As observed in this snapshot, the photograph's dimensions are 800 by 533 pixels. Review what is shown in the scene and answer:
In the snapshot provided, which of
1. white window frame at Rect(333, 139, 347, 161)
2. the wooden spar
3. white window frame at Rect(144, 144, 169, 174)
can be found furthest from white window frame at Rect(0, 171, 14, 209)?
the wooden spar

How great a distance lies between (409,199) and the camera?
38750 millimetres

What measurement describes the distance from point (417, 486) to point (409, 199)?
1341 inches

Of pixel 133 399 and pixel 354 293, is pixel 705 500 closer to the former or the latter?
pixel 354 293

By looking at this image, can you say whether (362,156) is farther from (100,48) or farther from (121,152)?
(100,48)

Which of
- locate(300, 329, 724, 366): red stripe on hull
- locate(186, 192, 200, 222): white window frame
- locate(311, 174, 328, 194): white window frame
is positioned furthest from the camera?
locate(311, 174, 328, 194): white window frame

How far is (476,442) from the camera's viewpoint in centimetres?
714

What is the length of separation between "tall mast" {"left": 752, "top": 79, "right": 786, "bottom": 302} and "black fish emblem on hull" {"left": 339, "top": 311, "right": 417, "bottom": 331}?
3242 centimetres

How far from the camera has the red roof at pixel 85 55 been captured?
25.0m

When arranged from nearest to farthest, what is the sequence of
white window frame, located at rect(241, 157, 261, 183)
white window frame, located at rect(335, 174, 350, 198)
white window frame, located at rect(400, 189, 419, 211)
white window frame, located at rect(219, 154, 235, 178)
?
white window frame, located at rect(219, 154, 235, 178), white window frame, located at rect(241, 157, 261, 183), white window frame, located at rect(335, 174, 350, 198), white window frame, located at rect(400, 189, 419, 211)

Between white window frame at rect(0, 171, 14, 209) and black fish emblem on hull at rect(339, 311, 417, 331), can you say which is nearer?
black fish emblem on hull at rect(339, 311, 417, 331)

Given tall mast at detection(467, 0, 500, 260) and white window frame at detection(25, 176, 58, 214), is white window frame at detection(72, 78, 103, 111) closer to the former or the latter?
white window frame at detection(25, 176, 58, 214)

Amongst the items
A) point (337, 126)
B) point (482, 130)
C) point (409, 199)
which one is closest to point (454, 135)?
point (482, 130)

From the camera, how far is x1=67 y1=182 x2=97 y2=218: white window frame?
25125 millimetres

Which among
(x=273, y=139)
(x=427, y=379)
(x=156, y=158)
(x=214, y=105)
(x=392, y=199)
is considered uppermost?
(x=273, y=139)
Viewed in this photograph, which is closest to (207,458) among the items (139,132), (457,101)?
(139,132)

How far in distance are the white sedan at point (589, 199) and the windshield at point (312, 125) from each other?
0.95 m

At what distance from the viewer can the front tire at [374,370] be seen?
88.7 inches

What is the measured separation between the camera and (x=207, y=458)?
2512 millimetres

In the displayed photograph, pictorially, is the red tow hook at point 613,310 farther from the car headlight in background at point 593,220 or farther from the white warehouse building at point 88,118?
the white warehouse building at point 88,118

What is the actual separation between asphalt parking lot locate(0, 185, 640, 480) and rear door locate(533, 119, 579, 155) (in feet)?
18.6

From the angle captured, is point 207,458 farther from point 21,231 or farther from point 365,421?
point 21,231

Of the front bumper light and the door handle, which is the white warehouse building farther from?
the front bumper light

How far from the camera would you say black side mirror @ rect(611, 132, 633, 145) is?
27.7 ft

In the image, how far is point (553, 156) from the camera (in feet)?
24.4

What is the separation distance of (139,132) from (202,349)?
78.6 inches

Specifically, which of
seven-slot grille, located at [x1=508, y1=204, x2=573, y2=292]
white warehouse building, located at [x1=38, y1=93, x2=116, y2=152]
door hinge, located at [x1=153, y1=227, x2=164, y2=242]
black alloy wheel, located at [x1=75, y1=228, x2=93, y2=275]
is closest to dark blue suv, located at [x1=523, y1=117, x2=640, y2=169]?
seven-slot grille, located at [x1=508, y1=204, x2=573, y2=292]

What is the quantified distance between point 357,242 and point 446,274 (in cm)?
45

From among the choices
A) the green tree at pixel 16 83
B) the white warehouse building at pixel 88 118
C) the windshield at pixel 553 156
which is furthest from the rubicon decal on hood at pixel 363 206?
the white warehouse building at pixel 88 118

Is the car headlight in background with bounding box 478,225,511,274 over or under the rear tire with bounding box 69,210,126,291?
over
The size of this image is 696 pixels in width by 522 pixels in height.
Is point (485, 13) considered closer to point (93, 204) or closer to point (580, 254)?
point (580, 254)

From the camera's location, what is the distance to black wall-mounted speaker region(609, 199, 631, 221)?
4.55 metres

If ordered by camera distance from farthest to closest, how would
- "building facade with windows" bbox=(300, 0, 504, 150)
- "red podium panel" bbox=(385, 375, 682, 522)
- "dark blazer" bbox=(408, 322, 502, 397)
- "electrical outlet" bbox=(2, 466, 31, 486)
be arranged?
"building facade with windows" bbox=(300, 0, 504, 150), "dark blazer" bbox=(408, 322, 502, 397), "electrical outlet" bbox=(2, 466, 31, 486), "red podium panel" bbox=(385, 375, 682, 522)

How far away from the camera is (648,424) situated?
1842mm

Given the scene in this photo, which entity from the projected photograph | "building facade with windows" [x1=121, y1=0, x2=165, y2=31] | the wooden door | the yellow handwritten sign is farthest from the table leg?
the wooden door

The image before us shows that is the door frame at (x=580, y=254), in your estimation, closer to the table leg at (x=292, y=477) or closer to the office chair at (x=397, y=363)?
+ + + + + + +
EXERCISE BRIEF: Starting at the line that contains "Of the front" and ending at the line that contains "4.55 metres", convert the records into a JSON list of strings, one string per line, with blank lines left out.

TASK ANSWER:
[
  "Of the front bumper light and the door handle, which is the white warehouse building farther from?",
  "the front bumper light",
  "How far from the camera would you say black side mirror @ rect(611, 132, 633, 145) is?",
  "27.7 ft",
  "In the image, how far is point (553, 156) from the camera (in feet)?",
  "24.4",
  "What is the separation distance of (139,132) from (202,349)?",
  "78.6 inches",
  "Specifically, which of",
  "seven-slot grille, located at [x1=508, y1=204, x2=573, y2=292]",
  "white warehouse building, located at [x1=38, y1=93, x2=116, y2=152]",
  "door hinge, located at [x1=153, y1=227, x2=164, y2=242]",
  "black alloy wheel, located at [x1=75, y1=228, x2=93, y2=275]",
  "is closest to dark blue suv, located at [x1=523, y1=117, x2=640, y2=169]?",
  "seven-slot grille, located at [x1=508, y1=204, x2=573, y2=292]",
  "What is the quantified distance between point 357,242 and point 446,274 (in cm)?",
  "45",
  "From among the choices",
  "A) the green tree at pixel 16 83",
  "B) the white warehouse building at pixel 88 118",
  "C) the windshield at pixel 553 156",
  "which is furthest from the rubicon decal on hood at pixel 363 206?",
  "the white warehouse building at pixel 88 118",
  "Is the car headlight in background with bounding box 478,225,511,274 over or under the rear tire with bounding box 69,210,126,291?",
  "over",
  "The size of this image is 696 pixels in width by 522 pixels in height.",
  "Is point (485, 13) considered closer to point (93, 204) or closer to point (580, 254)?",
  "point (580, 254)",
  "From the camera's location, what is the distance to black wall-mounted speaker region(609, 199, 631, 221)?",
  "4.55 metres"
]